*Written exercise*: Resume the passage below about God coming to people in the ordinary work of daily life, picking up after its last sentence.

*Passage given*:
━━━━━━

God comes to ordinary women and men in the nitty-gritty areas of life. In the Old Testament, Samuel was the young carer for a frail old man. His work was simple: whenever the aging Eli needed anything — perhaps help getting dressed, going down the stairs, eating at meals, all Samuel had to do was be there and do whatever was needed. It was not exciting work, and it isn’t today for the tens of thousands of carers who do the same thing every day for frail old people. But it was while he was doing his caring work, God called him.

In the New Testament, Nathaniel studied the Torah in the shade of a fig tree when his brother Philip, with seemingly child-like faith said he had just met Jesus, the son of Joseph, from Nazareth. He could be the Messiah. Nathaniel replied that anyone who knew anything about Scripture should know that the Messiah would not come from Nazareth. Jerusalem perhaps, but how could anything good come from Nazareth? Then Jesus came to him and said, “I saw you under the fig tree.” Nathaniel then knew, and he got up and spent the rest of his life as a disciple of Jesus. Jesus comes to us in the illogical, the unexpected and even the absurd. But then we know. John’s Gospel records how Jesus came to a number of people on the day of the resurrection: first to Mary as she stood sadly in tears in the garden, then to ten of the disciples who met in fear behind locked doors, then to the same ten again but this time when doubting Thomas was present. Then the disciples cheerfully went back to their work with the boats and fishing nets, when the risen Jesus who had come to them in despair, in fear and in doubt, now came to them while they were at work.

━━━━━━

*Supplied information*:
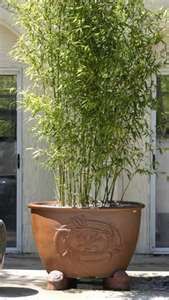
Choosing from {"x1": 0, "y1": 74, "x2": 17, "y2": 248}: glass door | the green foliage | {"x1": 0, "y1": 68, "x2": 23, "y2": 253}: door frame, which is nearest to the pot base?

━━━━━━

*Task output*:
He came to them where they were, when they needed Him and despite their own attitudes. So many people in Australia today live with tears and fears, and He comes to them. Despair, fear and doubt sap the life forces from people. But He comes and answers their despair, fear and doubt. Other people live cheerfully going about their work, with faith squeezed out of their lives. But they meet Jesus when they least expect it:

1. IN YOUR GARDEN WHEN YOU ARE TEARFUL.

People say, “You are closer to God in the garden than anywhere else on earth.” So they seek God among the roses, or on the hiking trail in the State Forrest. Or under the stars. But He comes to them unexpectedly in the midst of their ordinary lives, “the daily round, the common task.” God is with us in the messy stuff, like career changes, household moves, university exams, shifting patterns in family life and relationships. My mother was a young widow in her thirties with four small children and a pile of debts. My father suddenly died at 38 of alcoholism. She was always in tears. She was so alone. I was only 8 and did not realize that what she needed was someone to hug her. Boys do not hug their mothers. Then my younger brother Robbie, who had been born of Christmas day, became ill. Rheumatic fever enlarged his heart and he slowly and painfully began to die. My mother needed comfort. She needed God. Every Christmas Day for years after Robbie died, she would take flowers to the cemetery to the one grave where she laid the bodies of her husband and he son.

The best rose gardens in the country are in the Crematoria, fertilized by the ashes of long cherished people. Here people kneel and stand in tears remembering, hoping for comfort. Mary came to the tomb of Jesus in the garden in tears and grief. She needed comfort. Conscious of someone behind her she thought He was the gardener until he spoke one word, her name. “Mary”. And swinging round she dropped to her knees and the arms of comfort came around her in that most unexpected manner, in the most unexpected place, and in the midst of her tears. Jesus comes to us in the most unexpected places, even in the garden in tears.

2. IN YOUR HOUSE WHEN YOU ARE FEARFUL.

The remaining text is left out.